Matt has explained it better than I ever could.


----------



## montresor (Aug 30, 2005)

ksmattfish said:
			
		

> There are many professional photographers using C41 BW film.  It has it's own pros and cons, and in some situations may be a better choice than traditional process BW film.  I have used it quite successfully.



Sometimes I like to take out the crappiest camera I can find -- like the pink and yellow Barbie Queen of the Prom 35mm camera I got at a thrift store for a dollar and load it with C-41 B&W. That way I can drop it off at Walgreen's and not spend an arm and a leg processing what was exposed just for the fun of it anyway. Scary thing is, I've gotten some rather good shots with that plastic toy!


----------



## Don Simon (Aug 30, 2005)

With regard to C41, doesn't the result also depend on whether colour or black & white paper is used? I would imagine a lot of shops would use colour by default unless you ask them for b&w.


----------



## ksmattfish (Aug 30, 2005)

ZaphodB said:
			
		

> With regard to C41, doesn't the result also depend on whether colour or black & white paper is used? I would imagine a lot of shops would use colour by default unless you ask them for b&w.

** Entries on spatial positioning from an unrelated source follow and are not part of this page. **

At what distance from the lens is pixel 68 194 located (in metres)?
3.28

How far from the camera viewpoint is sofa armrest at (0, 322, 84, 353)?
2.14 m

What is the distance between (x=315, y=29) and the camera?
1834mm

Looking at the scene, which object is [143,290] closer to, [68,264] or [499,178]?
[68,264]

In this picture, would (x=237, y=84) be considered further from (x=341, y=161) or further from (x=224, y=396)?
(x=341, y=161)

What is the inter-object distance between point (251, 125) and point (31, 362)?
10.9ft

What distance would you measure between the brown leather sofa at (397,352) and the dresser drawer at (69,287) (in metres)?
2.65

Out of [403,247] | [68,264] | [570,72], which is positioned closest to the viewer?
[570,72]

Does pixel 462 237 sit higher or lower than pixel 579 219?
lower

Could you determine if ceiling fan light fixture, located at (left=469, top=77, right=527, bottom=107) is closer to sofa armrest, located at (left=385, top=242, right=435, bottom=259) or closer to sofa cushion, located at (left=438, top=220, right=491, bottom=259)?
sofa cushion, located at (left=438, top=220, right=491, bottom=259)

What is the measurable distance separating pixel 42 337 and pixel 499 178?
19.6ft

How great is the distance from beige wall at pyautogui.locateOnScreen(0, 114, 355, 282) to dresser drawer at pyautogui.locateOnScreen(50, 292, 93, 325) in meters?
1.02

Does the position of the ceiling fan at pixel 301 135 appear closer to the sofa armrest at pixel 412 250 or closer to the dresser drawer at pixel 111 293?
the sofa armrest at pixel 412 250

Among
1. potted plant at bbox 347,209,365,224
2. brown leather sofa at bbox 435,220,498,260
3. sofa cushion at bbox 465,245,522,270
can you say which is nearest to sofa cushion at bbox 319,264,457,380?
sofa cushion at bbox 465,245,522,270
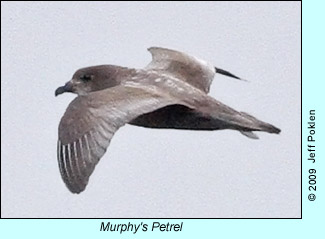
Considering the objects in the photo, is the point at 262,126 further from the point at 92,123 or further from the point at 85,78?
the point at 85,78

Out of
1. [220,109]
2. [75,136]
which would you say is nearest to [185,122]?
[220,109]

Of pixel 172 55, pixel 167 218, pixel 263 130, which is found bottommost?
pixel 167 218

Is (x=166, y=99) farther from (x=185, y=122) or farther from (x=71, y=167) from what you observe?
(x=71, y=167)

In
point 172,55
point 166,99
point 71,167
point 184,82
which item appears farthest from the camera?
point 172,55

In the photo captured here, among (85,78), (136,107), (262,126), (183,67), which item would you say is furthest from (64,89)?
(262,126)

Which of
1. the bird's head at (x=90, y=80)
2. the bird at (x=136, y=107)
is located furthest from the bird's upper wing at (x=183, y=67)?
the bird's head at (x=90, y=80)

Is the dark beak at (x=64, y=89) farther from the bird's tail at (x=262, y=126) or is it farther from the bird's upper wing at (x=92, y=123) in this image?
the bird's tail at (x=262, y=126)

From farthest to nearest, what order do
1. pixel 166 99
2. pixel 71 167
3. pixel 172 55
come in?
1. pixel 172 55
2. pixel 166 99
3. pixel 71 167
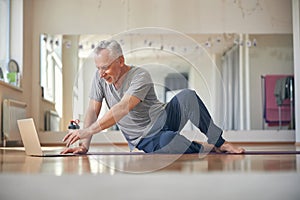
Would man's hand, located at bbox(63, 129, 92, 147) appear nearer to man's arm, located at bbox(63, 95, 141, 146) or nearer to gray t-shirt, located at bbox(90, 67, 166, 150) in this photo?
man's arm, located at bbox(63, 95, 141, 146)

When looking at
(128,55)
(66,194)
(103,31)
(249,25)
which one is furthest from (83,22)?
(66,194)

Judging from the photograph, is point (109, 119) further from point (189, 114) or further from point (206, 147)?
point (206, 147)

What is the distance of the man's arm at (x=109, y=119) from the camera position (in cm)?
228

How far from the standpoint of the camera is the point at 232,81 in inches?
251

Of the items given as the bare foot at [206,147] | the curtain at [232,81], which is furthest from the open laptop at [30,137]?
the curtain at [232,81]

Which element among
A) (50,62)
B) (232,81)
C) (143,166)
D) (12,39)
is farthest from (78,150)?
(232,81)

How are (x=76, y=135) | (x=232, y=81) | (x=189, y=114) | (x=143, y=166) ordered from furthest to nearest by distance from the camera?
1. (x=232, y=81)
2. (x=189, y=114)
3. (x=76, y=135)
4. (x=143, y=166)

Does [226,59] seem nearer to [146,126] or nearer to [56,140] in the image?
[56,140]

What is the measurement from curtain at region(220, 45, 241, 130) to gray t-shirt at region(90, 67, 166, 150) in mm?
3528

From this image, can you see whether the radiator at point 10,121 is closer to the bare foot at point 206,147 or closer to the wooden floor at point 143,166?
the wooden floor at point 143,166

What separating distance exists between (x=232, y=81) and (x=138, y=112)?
4.03 metres

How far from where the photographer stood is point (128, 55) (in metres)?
2.61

Well, it's very rare for any regular lab to be using actual gelatin silver BW paper these days.  Color paper creates the image using dyes with very little silver.  There are BW papers available that only have monochrome dyes, and only produce neutral tones; not all labs use this stuff though..  

Some of the C41 BW is designed for printing on color paper; that film will have the orange base that color film has, and should be easy to get neutral tones *if* the person at the machine knows what they are doing.  C41 BW that has a clear base is designed for printing on regular gelatin silver BW papers.

If anyone is having problems getting color neutral BW from C41 BW film one of two things is going on:  1)  They are using the wrong C41 BW film, or 2) Their lab doesn't really know what they are doing.

I don't use a lot of C41 BW film, but over the years I have used at least a few dozen rolls.  None of the four pro labs I use have any problem printing it without a color cast (or they can print it with a color cast if I request it).


----------